Records of scene-based questions:

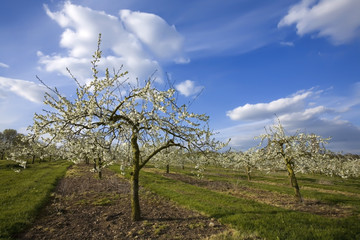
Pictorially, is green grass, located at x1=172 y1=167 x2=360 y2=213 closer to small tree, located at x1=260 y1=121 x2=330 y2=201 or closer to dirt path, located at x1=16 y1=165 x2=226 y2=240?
small tree, located at x1=260 y1=121 x2=330 y2=201

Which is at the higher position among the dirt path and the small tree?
the small tree

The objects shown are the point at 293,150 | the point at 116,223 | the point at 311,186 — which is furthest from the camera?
the point at 311,186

GIVEN EXERCISE:
Repeat the text of all the entries above verbatim, leaving out the pictures.

FULL RESPONSE:
Pictorially, is green grass, located at x1=172 y1=167 x2=360 y2=213 closer to small tree, located at x1=260 y1=121 x2=330 y2=201 or closer to dirt path, located at x1=16 y1=165 x2=226 y2=240?
small tree, located at x1=260 y1=121 x2=330 y2=201

Which is at the higher position among the dirt path and the small tree?
the small tree

The objects shown are the point at 293,150 | the point at 116,223 | the point at 311,186 — which is furthest from the camera?
the point at 311,186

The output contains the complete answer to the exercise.